Afterlife: Supernatural vs. physical
Most people imagine dire futures like these for revived biostasis patients. If you ask those who believe in an afterlife whether they fear it, you will find that they rarely do. They have no clear picture of the afterlife but assume everything will be fine. Why not have at least the same level of doubt and concern as they have for a biostasis revivee?
If there is an afterlife, our scientific understanding of the world is badly flawed. That means we should have far less confidence in our post-death existence, not more. If there is an afterlife that implies the existence of a meta-reality. This could be a traditional supernatural existence (usually but not always with a “god”) or it could be more along the lines of a game developer or universe-simulation enthusiast. This could be good or bad from our current perspective but is definitely far more uncertain than a plausible future for revivees.
So, why do people automatically assume a lovely supernatural afterlife but the opposite for biostasis revivees? I can only speculate. Supernatural beliefs are unconstrained by empirical reality. Anything goes. Humans like certainty. It makes thinking and living more comfortable. Throughout our evolutionary history, predictability meant survival. Early humans who quickly categorized threats and made firm decisions (even with limited information) were more likely to survive predators, starvation, and conflict. Certainty reduced the cognitive load of endlessly analyzing risks and increased group cohesion. When it comes to our very existence, we want certainty. Either we want to be certain that when we die that is the end, or we want to be certain of a beautiful afterlife.
Because no rules exist in an imagined or posited supernatural realm, we can impose our own desired (or feared) view of it. For a few that means fearing Hell – an endless punishment for sins real or imagined.

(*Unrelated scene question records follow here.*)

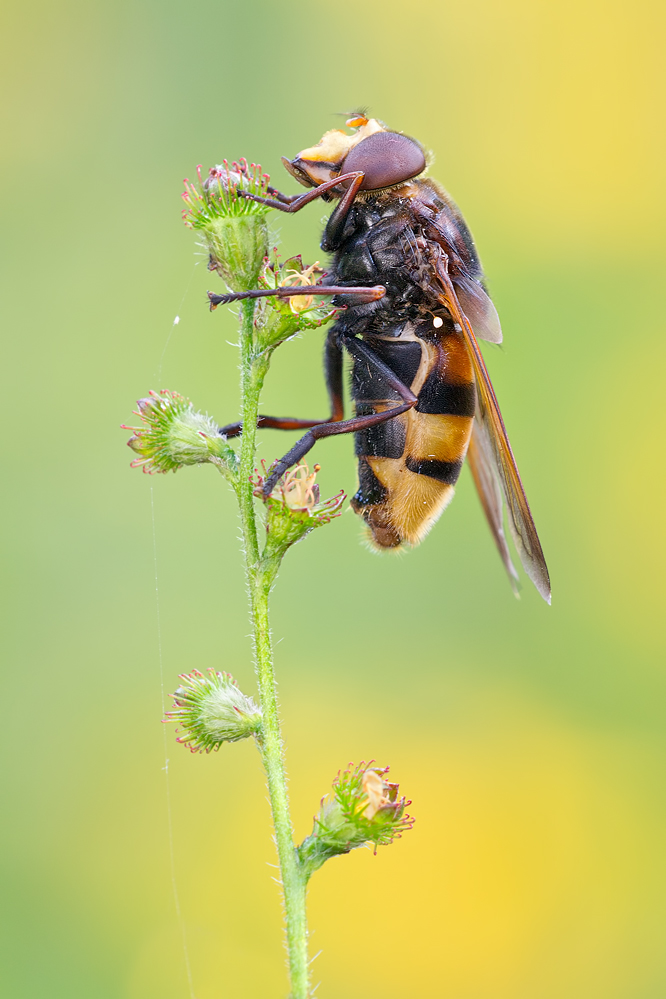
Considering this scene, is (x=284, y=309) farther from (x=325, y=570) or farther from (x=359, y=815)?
(x=325, y=570)

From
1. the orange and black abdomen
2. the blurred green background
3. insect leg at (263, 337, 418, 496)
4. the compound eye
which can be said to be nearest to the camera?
insect leg at (263, 337, 418, 496)

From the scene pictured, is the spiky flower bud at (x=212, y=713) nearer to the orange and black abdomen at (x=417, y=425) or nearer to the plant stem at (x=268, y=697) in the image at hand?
the plant stem at (x=268, y=697)

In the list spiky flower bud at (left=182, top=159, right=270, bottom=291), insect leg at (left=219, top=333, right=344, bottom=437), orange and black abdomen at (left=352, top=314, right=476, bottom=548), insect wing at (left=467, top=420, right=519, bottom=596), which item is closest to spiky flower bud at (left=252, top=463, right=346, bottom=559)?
spiky flower bud at (left=182, top=159, right=270, bottom=291)

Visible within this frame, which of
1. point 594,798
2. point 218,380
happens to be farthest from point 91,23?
point 594,798

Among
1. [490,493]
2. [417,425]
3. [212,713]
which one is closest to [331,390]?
[417,425]

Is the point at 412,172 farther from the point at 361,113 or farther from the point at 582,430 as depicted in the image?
the point at 582,430

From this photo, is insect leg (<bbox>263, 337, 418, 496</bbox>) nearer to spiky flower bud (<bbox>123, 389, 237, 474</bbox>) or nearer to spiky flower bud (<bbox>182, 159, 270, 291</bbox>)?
spiky flower bud (<bbox>123, 389, 237, 474</bbox>)
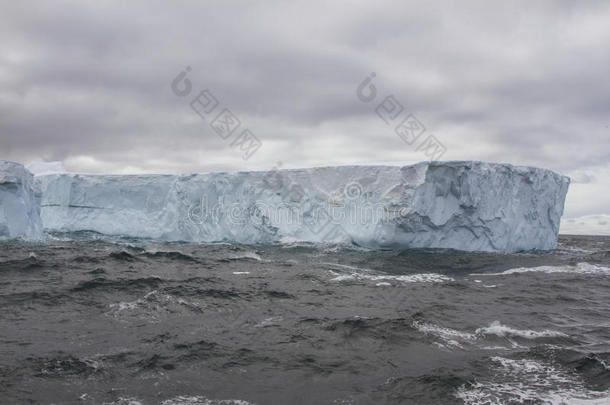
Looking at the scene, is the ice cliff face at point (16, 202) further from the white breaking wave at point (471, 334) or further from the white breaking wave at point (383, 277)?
the white breaking wave at point (471, 334)

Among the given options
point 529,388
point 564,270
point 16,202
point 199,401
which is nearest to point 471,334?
point 529,388

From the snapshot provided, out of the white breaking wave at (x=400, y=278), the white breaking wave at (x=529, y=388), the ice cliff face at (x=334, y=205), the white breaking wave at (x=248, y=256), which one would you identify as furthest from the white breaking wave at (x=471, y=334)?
the ice cliff face at (x=334, y=205)

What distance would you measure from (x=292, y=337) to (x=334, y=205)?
11.2 metres

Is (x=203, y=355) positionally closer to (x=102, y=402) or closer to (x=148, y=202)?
(x=102, y=402)

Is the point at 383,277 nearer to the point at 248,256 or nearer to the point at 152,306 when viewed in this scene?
the point at 248,256

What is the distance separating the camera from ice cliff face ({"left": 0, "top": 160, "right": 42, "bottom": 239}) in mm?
14930

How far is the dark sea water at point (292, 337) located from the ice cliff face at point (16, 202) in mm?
6264

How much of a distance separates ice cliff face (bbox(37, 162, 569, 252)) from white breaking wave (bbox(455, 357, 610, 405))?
10.5 m

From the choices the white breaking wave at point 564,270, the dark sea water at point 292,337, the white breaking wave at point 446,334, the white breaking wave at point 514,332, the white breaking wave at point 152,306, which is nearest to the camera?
the dark sea water at point 292,337

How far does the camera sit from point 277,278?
9.45 m

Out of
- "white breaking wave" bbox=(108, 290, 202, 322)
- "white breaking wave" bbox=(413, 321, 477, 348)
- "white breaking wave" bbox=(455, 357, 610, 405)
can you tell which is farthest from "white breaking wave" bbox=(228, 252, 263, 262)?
"white breaking wave" bbox=(455, 357, 610, 405)

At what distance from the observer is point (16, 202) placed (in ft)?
50.9

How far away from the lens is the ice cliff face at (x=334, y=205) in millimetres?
15188

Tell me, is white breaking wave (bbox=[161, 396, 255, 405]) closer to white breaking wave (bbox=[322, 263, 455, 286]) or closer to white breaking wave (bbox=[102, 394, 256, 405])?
white breaking wave (bbox=[102, 394, 256, 405])
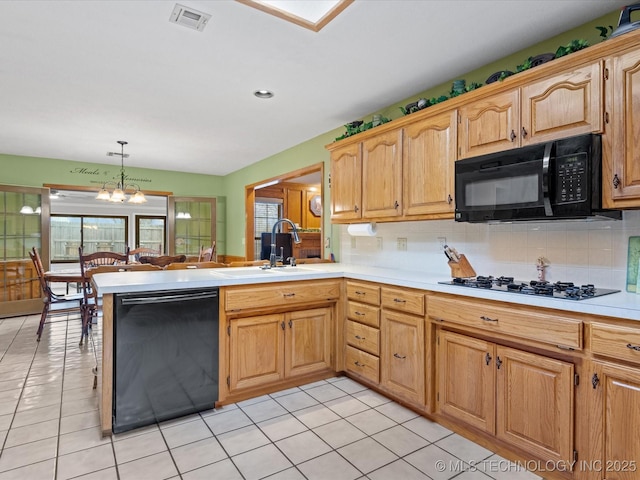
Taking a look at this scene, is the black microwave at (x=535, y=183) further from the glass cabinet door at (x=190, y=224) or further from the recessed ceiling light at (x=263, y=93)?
the glass cabinet door at (x=190, y=224)

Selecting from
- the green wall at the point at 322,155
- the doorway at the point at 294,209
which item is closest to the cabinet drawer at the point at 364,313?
the green wall at the point at 322,155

For most it means imagining a perfect world under the absolute wise and benevolent rule of a being they label as “God.” If there are no rules or even guidelines, why not quickly assume that the afterlife – which you cannot avoid – is a perfect place of peace and joy?
But when it comes to pondering the future world into which biostasis patients may return, the constraints of the physical world intervene. It is easier to imagine bad outcomes than good ones. Bad outcomes are simple. They involve damage, coercion, destruction, and pain. Good outcomes – at least outcomes better than what we have today – require creative thinking. And even the most creative thinker will fail to foresee all the unprecedented possibilities, just as someone in 1800 would be radically surprised by the world of today.
The thing is, some of us have already experienced, limited to a social context, what is will be like to be reanimated. Like when I ended up moving to Japan in spring of 1991. Trust me. I never expected to do this until the only job offer I had available to me at the time was in Japan (this was during the sucky early 90's recession), forcing me to give up my beloved sun-belt life that I came to take for granted.